The G20 has lobbied against increasing trade protectionism. But, “in the world of steel, there is an absolute trend in setting up protection. There is a national interest recognition that is stronger than before,” said Langenhoven.
“If we lose the jobs inside, it becomes a big issue as to whether industrial policy works and whether the domestic economy can support its own people.”
The 10% tariff already implemented is not enough, Croucamp said. The union is calling for anti-dumping measures and more use of local steel, for example in large infrastructure projects carried out by the likes of Eskom and Transnet.
Langenhoven said the fundamental argument behind the use of tariff barriers to stimulate local demand is that, if domestic production can reach a higher capacity, it will bring local production costs down.
According to MacKay, a safeguard duty can only be imposed for three years and must be reduced each year from the date imposed. Safeguard duties can’t be imposed on a group of tariff headings, but only on specific tariff sub-headings.
“In this case, the matter has been initiated on 21 tariff sub-headings and some of these are actually seeing a decline on import volumes,” he said, noting this should be cause for concern as there have been disputes at the WTO where it was decided safeguard duties cannot be imposed on tariff codes that experience a decline in import volumes.

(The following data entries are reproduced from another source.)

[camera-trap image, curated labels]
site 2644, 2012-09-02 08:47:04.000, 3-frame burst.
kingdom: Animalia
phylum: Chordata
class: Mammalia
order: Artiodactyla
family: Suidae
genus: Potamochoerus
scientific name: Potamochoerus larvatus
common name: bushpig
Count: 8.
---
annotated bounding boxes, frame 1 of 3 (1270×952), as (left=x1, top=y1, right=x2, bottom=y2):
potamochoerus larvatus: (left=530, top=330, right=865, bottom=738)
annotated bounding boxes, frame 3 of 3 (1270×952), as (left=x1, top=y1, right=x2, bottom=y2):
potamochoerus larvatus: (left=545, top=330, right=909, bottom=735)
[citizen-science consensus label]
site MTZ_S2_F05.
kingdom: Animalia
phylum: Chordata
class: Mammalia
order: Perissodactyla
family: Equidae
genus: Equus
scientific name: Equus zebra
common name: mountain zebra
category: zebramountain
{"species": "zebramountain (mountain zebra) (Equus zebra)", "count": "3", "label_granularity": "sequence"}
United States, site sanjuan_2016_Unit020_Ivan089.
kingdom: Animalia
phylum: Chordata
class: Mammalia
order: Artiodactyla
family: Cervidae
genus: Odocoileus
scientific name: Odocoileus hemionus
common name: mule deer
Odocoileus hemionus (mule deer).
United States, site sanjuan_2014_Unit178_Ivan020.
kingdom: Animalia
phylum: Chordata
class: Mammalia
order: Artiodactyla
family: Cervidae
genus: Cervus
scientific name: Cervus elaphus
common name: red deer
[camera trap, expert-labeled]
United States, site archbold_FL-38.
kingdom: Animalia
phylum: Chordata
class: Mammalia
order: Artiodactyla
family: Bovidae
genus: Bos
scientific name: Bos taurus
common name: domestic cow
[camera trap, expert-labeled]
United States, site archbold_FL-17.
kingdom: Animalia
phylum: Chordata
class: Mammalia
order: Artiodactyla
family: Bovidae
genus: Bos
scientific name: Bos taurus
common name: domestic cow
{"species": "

The biggest concern seems to be imports from China, but a duty would affect countries such as Japan, Sweden, Germany and South Korea, who dominate the trade of some steel products, although their prices are often more than Chinese products.
Resorting to a safeguard before exploring other options leaves South Africa open to challenge by all the countries affected by it, said Mackay.
“The most appropriate measure would be a countervailing action against China to offset the subsidies being received by their steel industry,” he said. “This would focus the efforts on China alone and not have spill-over into other countries.”
Trade and Industry Minister Rob Davies has in the past said this is not an option, but the steel industry in China has since become the most countervailed sector in the world, MacKay said. Anti-dumping actions would also be appropriate “because, looking at the dollar price, dumping is almost certainly occurring”.
The WTO defines dumping as a company exporting a product at a price lower than the price it normally charges in its home market.
South Africa’s Record of Understanding, signed with China in 2006, makes it difficult to impose large anti-dumping duties on goods from that country, said Mackay.
Croucamp said that although the process to get adequate protections in place has been onerous and requires several government departments to work together, “I’m not convinced they have a sense of urgency.”
Since Highveld Steel and Vanadium’s closure, the Solidarity Helping Hands charity has gone from feeding 296 families a month in the Witbank area to 400, “and that’s just the start of it,” Croucamp warned.